Chapter IV. Mary chosen as the help of Christians on Mount Calvary by the dying Jesus.
            The most splendid proof that Mary is the help of Christians we find on Mount Calvary. As Jesus hung agonisingly on the cross, Mary overcoming natural weakness assisted him with unprecedented strength. It seemed that nothing more remained for Jesus to do to show how much he loved us. His affection, however, still made him find a gift that was to seal the whole series of his blessings.
            From the top of the cross he turned his dying gaze upon his mother, the only treasure he had left on earth. Woman, said Jesus to Mary, behold thy son; thence he said to his disciple John: behold thy mother. And from that point, the evangelist concludes, the disciple took her among his possessions.
            The holy Fathers in these words recognise three great truths:
            1. That St John succeeded Jesus in all things as the son of Mary;
            2. That therefore all the offices of motherhood which Mary exercised over Jesus passed over to the new son John;
            3. That in the person of John Jesus intended to include the whole human race.
            Mary, says St Bernardine of Siena, by her loving co-operation in the ministry of Redemption has truly begotten us on Calvary to the life of grace; in the order of health we are all born from Mary’s sorrows as from the love of the Eternal Father and the afflictions of his Son. In those precious moments Mary became strictly our Mother.
            The circumstances that accompanied this solemn act of Jesus on Calvary confirm what we assert.
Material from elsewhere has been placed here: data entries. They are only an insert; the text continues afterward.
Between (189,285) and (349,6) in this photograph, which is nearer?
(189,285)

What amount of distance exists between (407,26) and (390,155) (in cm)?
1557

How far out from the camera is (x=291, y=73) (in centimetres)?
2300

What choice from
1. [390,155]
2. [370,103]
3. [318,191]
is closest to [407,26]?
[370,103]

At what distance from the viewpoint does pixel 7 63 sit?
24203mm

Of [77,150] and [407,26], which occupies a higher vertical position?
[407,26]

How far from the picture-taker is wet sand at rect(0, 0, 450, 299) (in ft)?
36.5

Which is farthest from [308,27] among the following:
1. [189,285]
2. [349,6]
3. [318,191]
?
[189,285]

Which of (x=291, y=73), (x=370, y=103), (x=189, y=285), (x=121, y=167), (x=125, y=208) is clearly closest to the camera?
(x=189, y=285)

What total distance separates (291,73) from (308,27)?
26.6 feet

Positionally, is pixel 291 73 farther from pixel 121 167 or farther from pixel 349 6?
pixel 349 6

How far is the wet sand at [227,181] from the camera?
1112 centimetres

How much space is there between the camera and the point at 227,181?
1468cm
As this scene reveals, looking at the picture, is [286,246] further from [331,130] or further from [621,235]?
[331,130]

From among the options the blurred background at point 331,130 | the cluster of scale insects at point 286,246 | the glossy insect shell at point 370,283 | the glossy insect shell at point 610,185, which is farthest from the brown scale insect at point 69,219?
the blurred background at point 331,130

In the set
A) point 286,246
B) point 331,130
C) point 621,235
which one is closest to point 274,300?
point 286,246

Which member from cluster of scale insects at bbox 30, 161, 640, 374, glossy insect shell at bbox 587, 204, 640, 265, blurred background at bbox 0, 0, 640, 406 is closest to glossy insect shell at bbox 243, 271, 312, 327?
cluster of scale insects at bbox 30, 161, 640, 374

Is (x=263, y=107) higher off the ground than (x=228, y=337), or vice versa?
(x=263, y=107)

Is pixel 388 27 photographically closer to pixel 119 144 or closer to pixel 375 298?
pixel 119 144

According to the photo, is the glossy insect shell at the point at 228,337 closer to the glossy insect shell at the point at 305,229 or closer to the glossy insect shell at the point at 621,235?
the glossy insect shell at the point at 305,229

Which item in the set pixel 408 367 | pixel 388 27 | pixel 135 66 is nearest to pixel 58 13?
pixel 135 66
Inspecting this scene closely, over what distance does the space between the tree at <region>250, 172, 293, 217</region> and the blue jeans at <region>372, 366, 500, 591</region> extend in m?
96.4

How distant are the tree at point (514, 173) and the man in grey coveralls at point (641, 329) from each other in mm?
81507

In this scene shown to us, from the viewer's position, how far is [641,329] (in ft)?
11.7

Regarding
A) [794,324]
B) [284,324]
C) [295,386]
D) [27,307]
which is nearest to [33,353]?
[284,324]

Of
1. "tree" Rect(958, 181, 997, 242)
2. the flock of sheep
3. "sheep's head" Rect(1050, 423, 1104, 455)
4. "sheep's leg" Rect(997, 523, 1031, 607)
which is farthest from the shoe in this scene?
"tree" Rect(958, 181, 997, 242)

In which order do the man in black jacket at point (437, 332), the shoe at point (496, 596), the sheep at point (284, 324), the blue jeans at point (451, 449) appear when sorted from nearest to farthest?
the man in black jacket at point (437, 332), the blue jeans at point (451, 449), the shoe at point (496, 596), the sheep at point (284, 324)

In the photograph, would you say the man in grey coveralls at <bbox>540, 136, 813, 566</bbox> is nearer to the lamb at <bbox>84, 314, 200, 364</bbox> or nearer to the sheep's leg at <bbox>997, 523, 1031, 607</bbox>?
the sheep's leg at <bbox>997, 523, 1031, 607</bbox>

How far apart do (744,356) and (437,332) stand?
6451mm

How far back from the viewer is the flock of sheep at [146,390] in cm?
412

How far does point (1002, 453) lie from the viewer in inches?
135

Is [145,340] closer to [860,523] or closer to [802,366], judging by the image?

The words chosen by Jesus are generic and appellative, observes the aforementioned Father Silveira, but they are sufficient to make us know that we are dealing here with a universal mystery, which includes not just one man, but all those men to whom this title of beloved disciple of Jesus befits. Thus the words of the Lord are a most ample and solemn declaration that the Mother of Jesus has become the mother of all Christians: Ioannes est nomen particulare, discipulus commune ut denotetur quod Maria omnibus detur in Matrem.
            Jesus on the cross was not a mere victim of the malignity of the Jews, he was a universal pontiff working as a repairer for the whole human race. So in the same way that by begging forgiveness from the crucifiers he obtained it for all sinners; by opening Paradise to the good thief he opened it to all penitents. And just as the crucifiers on Calvary according to St Paul’s energetic expression represented all sinners, and the good thief all true penitents, so St John represented all the true disciples of Jesus, the Christians, the Catholic Church. And Mary became, as St. Augustine says, the true Eve, the mother of all those who spiritually live, Mater viventium; or as St. Ambrose says, the mother of all those who believe; Mater omnium credentium. Mary therefore becoming our mother on Mount Calvary not only had the title of helping Christians, but she acquired the office, the magisterium, the duty. We therefore have a sacred right to have recourse to Mary’s help. This right is consecrated by Jesus’ word and guaranteed by Mary’s maternal tenderness. Now that Mary interpreted Jesus Christ’s intention on the cross in this sense and that He made her the mother and helper of all Christians is proven by her subsequent conduct. We know from the writers of her life how much zeal she showed at all times for the health of the world and for the increase and glory of holy Church. She directed and advised the Apostles and disciples, exhorted and animated all to keep the faith, to preserve grace and to make it active. We know from the Acts of the Apostles how regular she was at all the religious gatherings that those first faithful of Jerusalem held, because never were the divine mysteries celebrated without her taking part in them. When Jesus ascended to heaven she followed him with the disciples to Mount Olivet, to the place of the Ascension. When the Holy Spirit descended upon the Apostles on the day of Pentecost, she was in the Upper Room with them. So says s. Luke who, after naming one by one the Apostles gathered in the Upper Room, says: “ll these persevered in prayer together with the women and with Mary the mother of Jesus.”
            The Apostles, moreover, and the disciples and as many Christians as lived in and around Jerusalem at that time, all flocked to Mary for advice and direction.

(continued)




Salesian Protomartyrs:  Aloysius (Louis) Versiglia and Callistus Caravario

Louis and Callistus: the same missionary vocation for the salvation of souls, but a different story.
25 February this year marks the 94th anniversary of the martyrdom of Bishop Aloysius (Louis) Versiglia and Fr Callistus Caravario, missionaries to China.
Louis Versiglia and Callistus Caravario: two figures different in many respects but united by a great apostolic zeal and their last act of pure love in defence of the Catholic religion and the purity of three Chinese girls.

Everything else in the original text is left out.